| From | Sent On | Attachments |
|---|---|---|
| Luigi Rizzo | Aug 17, 2005 12:05 am | |
| Max Laier | Aug 17, 2005 2:35 am | |
| Julian Elischer | Aug 17, 2005 3:20 am | |
| Luigi Rizzo | Aug 18, 2005 12:02 am | |
| Max Laier | Aug 18, 2005 1:32 am | |
| Luigi Rizzo | Aug 18, 2005 7:57 am | |
| Luigi Rizzo | Aug 18, 2005 2:31 pm | |
| John Baldwin | Aug 18, 2005 4:28 pm | |
| Stephan Uphoff | Aug 20, 2005 10:39 pm | |
| Stephan Uphoff | Aug 20, 2005 11:02 pm |
| Subject: | duplicate read/write locks in net/pfil.c and netinet/ip_fw2.c | |
|---|---|---|
| From: | Stephan Uphoff (up...@tree.com) | |
| Date: | Aug 20, 2005 11:02:19 pm | |
| List: | org.freebsd.freebsd-net | |
On Thu, 2005-08-18 at 10:26, John Baldwin wrote:
On Thursday 18 August 2005 10:18 am, Stephan Uphoff wrote:
On Thu, 2005-08-18 at 03:57, Luigi Rizzo wrote:
On Thu, Aug 18, 2005 at 03:32:19AM +0200, Max Laier wrote:
On Thursday 18 August 2005 02:02, Luigi Rizzo wrote:
...
could you guys look at the following code and see if it makes sense, or tell me where i am wrong ?
It should solve the starvation and blocking trylock problems, because the active reader does not hold the mutex in the critical
^^^^^^
i meant 'writer', sorry... as max said even in the current implementation the reader does not hold the lock.
int RLOCK(struct rwlock *rwl, int try) { if (!try) mtx_lock(&rwl->m); else if (!mtx_trylock(&rwl->m)) return EBUSY; if (rwl->writers == 0) /* no writer, pass */ rwl->readers++; else { rwl->br++; cv_wait(&rwl->qr, &rwl->m);
^^^^^^^
That we can't do. That's exactly the thing the existing sx(9) implementation does and where it breaks. The problem is that cv_wait() is an implicit sleep which breaks when we try to RLOCK() with other mutex already acquired.
but that is not a solvable problem given that the *LOCK may be blocking. And the cv_wait is not an unconditioned sleep, it is one where you release the lock right before ans wait for an event to wake you up. In fact i don't understand why you consider spinning and sleeping on a mutex two different things.

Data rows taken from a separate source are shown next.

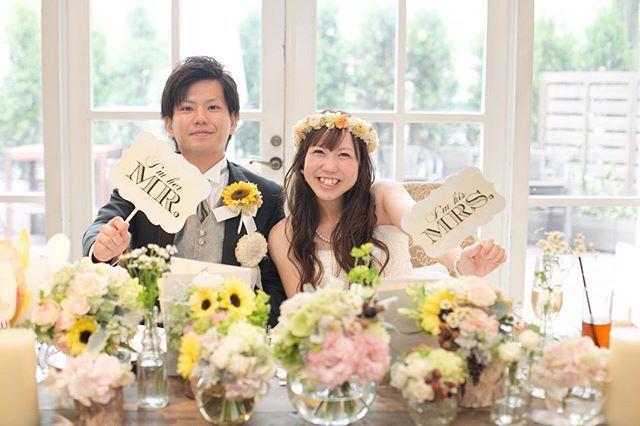 フォトプロップス Mr Mrs Maple Lemon をご使用していただいたお客様のお写真 ありがとうございました Eym In Web Wedding ウエディング テーブル 結婚式 テーブル フォトプロップス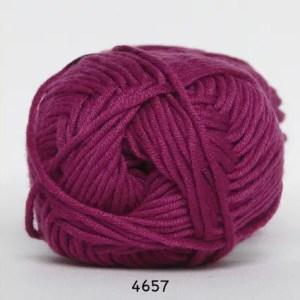 Blend Bamboo 4657 - Pink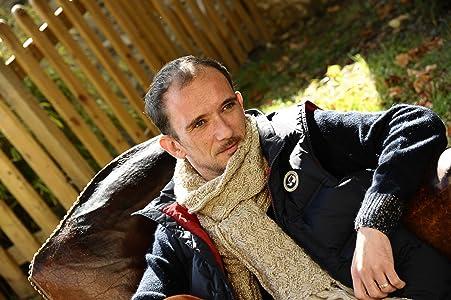 Olivier Barbin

The major difference between sleeping (cv_wait,msleep,..) and blocking on a mutex is priority inheritance. If you need to be able to use (non-spin) mutexes while holding a [R|W]LOCK and use a [R|W]LOCK while holding a (non-spin) mutex then you need to implement priority inheritance for [R|W]LOCKs. For the (single) write lock holder tracking priority is easy. (just like a (non-spin) mutex). However priority inheritance to multiple readers is more difficult as one needs to keep track of all holders of the lock. Keeping track of all readers requires pre-allocated memory resources. This memory could come from 1) A limited global pool 2) A limited per [R|W]LOCK pool 3) A limited per thread pool 4) As a parameter for acquiring a RLOCK None of the choices are really pretty. (1),(2) and (3) can lead to limiting reader parallelism when running out of resources. (4) may be practically for some cases since the memory could be allocated from stack. However since the memory must be valid while holding a read lock choice (4) makes some algorithms (than use for example lock crabbing) a bit harder to implement.

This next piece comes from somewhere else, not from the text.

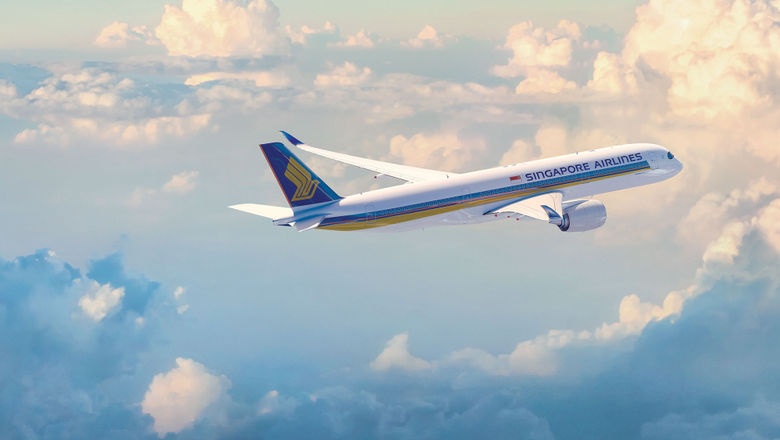 Singapore Airlines is the only carrier currently serving the U.S. from Singapore.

Solaris handles the read case by only tracking the first thread to get a read lock (referred to as the "owner of record" IIRC) and only propagating priority to that thread and ignoring other readers. They admit it's not perfect as well. That's mentioned in the Solaris Internals book.
Hi John,
If I recall correctly Solaris user threads get a better "system priority" when running/blocking in the kernel. This prevents threads holding critical kernel resources from being starved by user processes. I think this would also be a good idea for FreeBSD to prevent unbound priority inversions caused by vnode locks and other non-tracked resources. However even with these changes I don't think the Solaris implementation is the right way to go if we want to freely mix mutexes and [R|W]locks.
Stephan